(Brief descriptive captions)
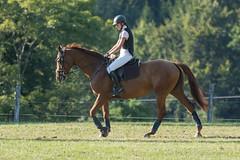 DSC05415_s (AndiP66) Tags: springen dubenmoos solothurn derby 2014 august pferd horse schweiz switzerland kantonsolothurn cantonsolothurn concours wettbewerb horsejumping springreiten pferdespringen samstag saturday 22august2015 2015 cantonofsolothurn contest equestrian sports pferdesport sport sony sonyalpha 77markii 77ii 77m2 a77ii alpha ilca77m2 slta77ii sony70400mm f456 sony70400mmf456gssmii sal70400g2 andreaspeters biberist ch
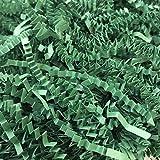 Black Cat Avenue 1 LB Green Crinkle Cut Paper Shred Filler For Gift Wrap and Basket Filler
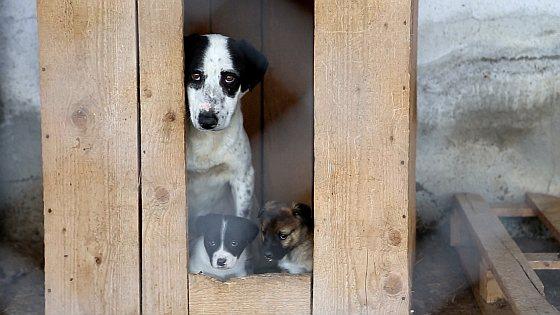 Teef met twee pups - overheidsasielen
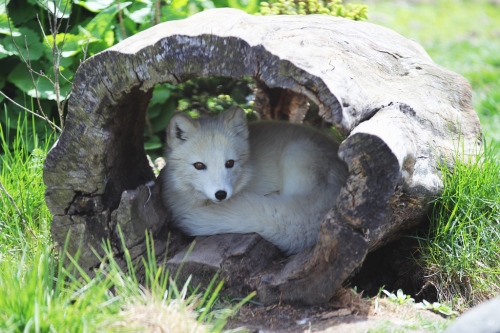 foxograph:  Arctic Fox (by C-Turtle)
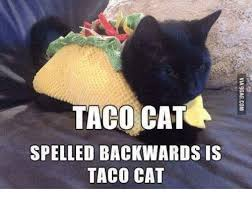 Cats Memes - 25 best memes about taco cats taco cats memes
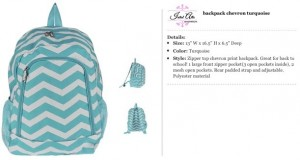 Chevron Turqoise Backpack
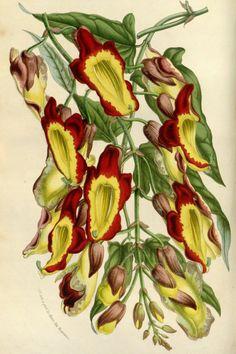 Sapatinho de judia- veja como cultivar essa planta incrível! - Adriano Gronard Paisagismo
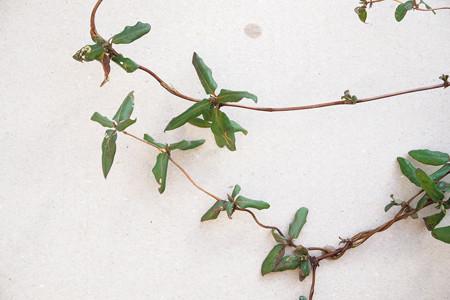 不明つる植物_1 (スイカズラ)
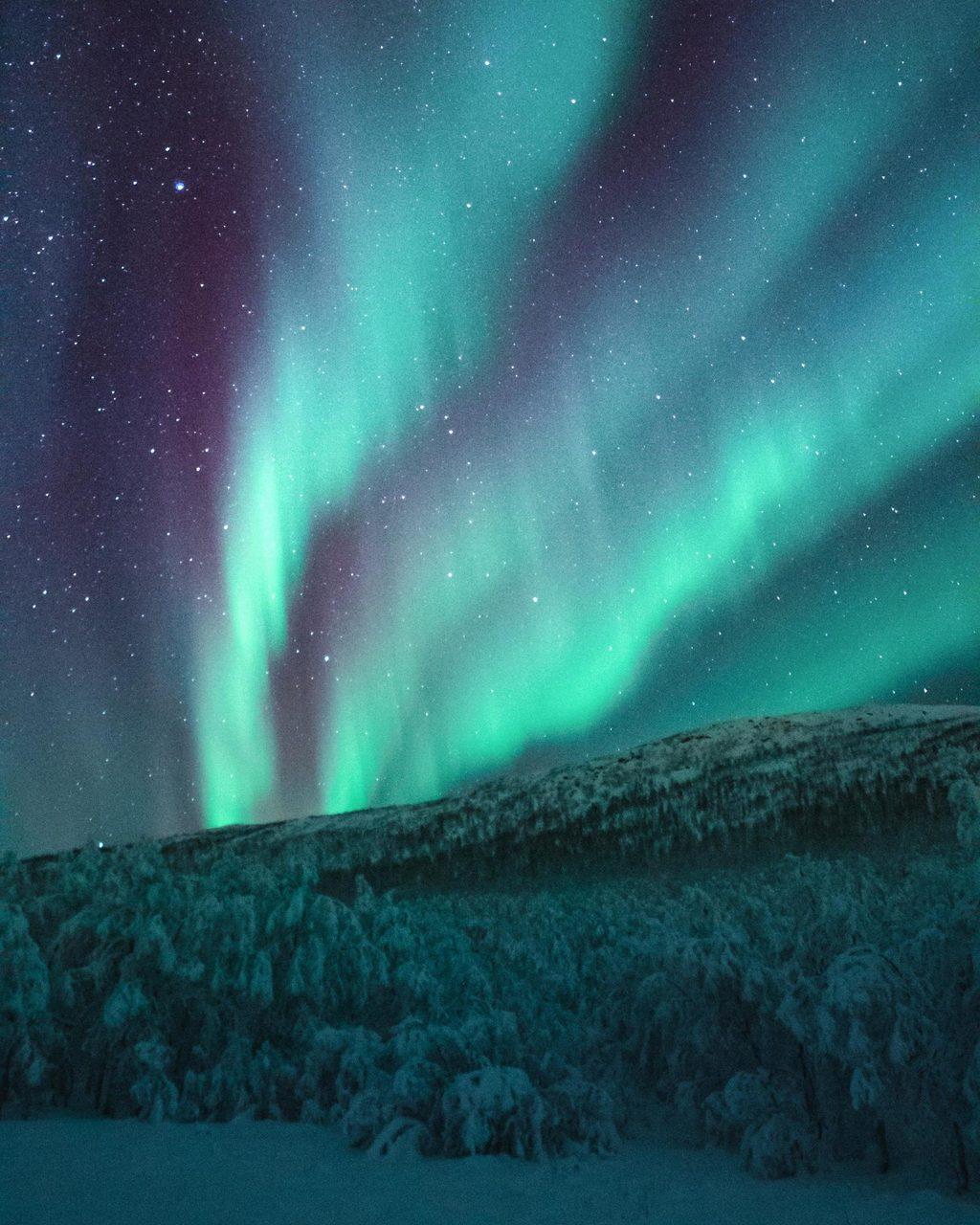 Natural landscape, Atmospheric phenomenon, Astronomical object, Sky, Atmosphere, Aurora, Black, Tree, Horizon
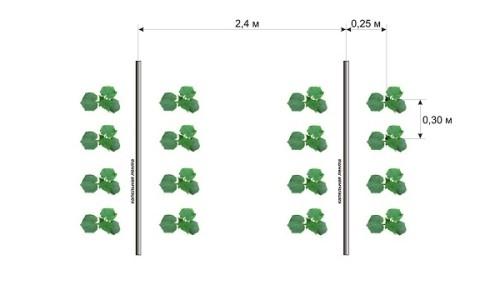 Схема посадки огурцов на грядке с капельным поливом
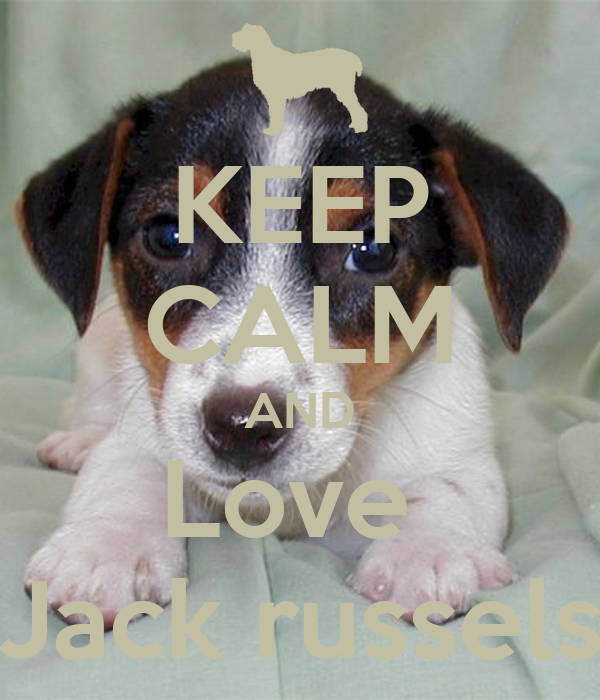 KEEP CALM AND Love  Jack russels
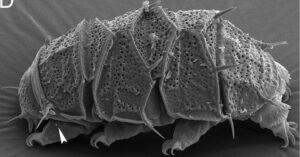 Het beerdiertje (tardigrade) is een van de taaiste organismen bekend. Beerdiertjes kunnen zelfs een ruimtereis naar Mars aan de buitenkant van een ruimteschip overleven.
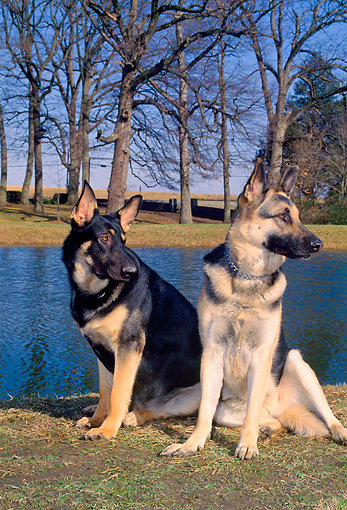 DOG 01 CE0194 01 © Kimball Stock German Shepherd Female And Male Sitting On Grass By Lake And Trees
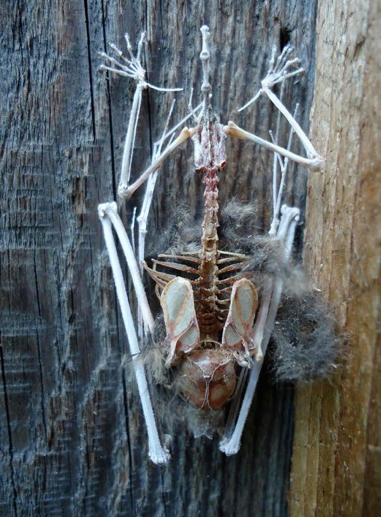 Found this bat skeleton clinging to a barn door.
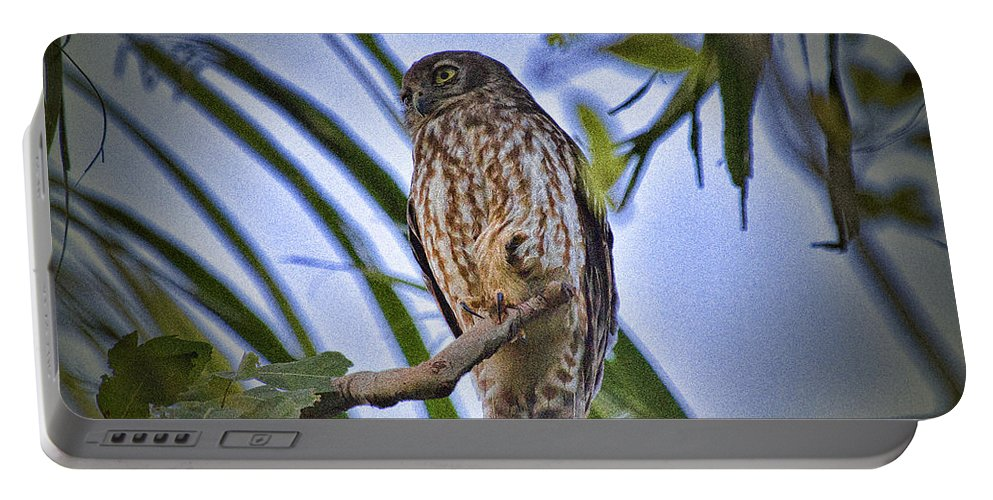 Barking Owl Portable Battery Charger featuring the photograph Daylight Shy V2 by Douglas Barnard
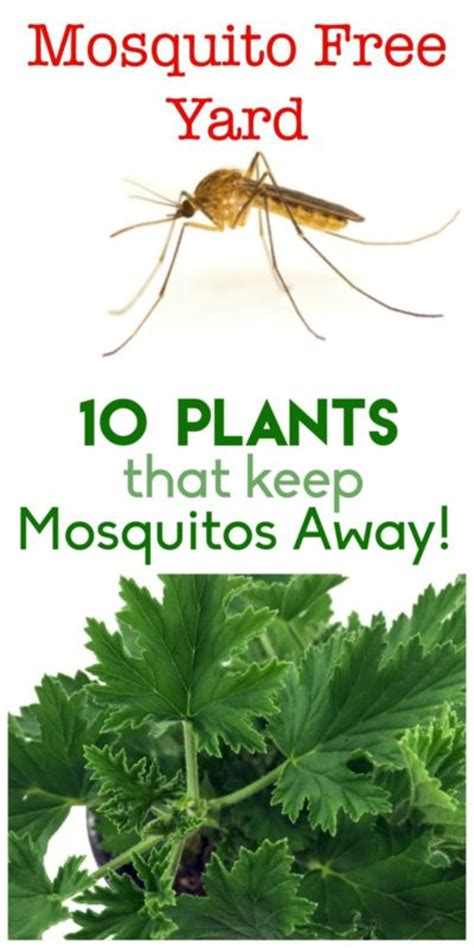 flowers that keep mosquitoes away 10 plants that keep the mosquitos away ebay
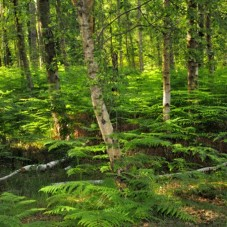 Lush green woodland - New Forest bicycle holiday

§ **Task prompt**
Starting at the line above with "Black Cat Avenue", output every line exactly up to and including the line with "DOG 01 CE0194", but none of the pictures.

§ **Exercise output**
 Black Cat Avenue 1 LB Green Crinkle Cut Paper Shred Filler For Gift Wrap and Basket Filler
 Teef met twee pups - overheidsasielen
 foxograph:  Arctic Fox (by C-Turtle)
 Cats Memes - 25 best memes about taco cats taco cats memes
 Chevron Turqoise Backpack
 Sapatinho de judia- veja como cultivar essa planta incrível! - Adriano Gronard Paisagismo
 不明つる植物_1 (スイカズラ)
 Natural landscape, Atmospheric phenomenon, Astronomical object, Sky, Atmosphere, Aurora, Black, Tree, Horizon
 Схема посадки огурцов на грядке с капельным поливом
 KEEP CALM AND Love  Jack russels
 Het beerdiertje (tardigrade) is een van de taaiste organismen bekend. Beerdiertjes kunnen zelfs een ruimtereis naar Mars aan de buitenkant van een ruimteschip overleven.
 DOG 01 CE0194 01 © Kimball Stock German Shepherd Female And Male Sitting On Grass By Lake And Trees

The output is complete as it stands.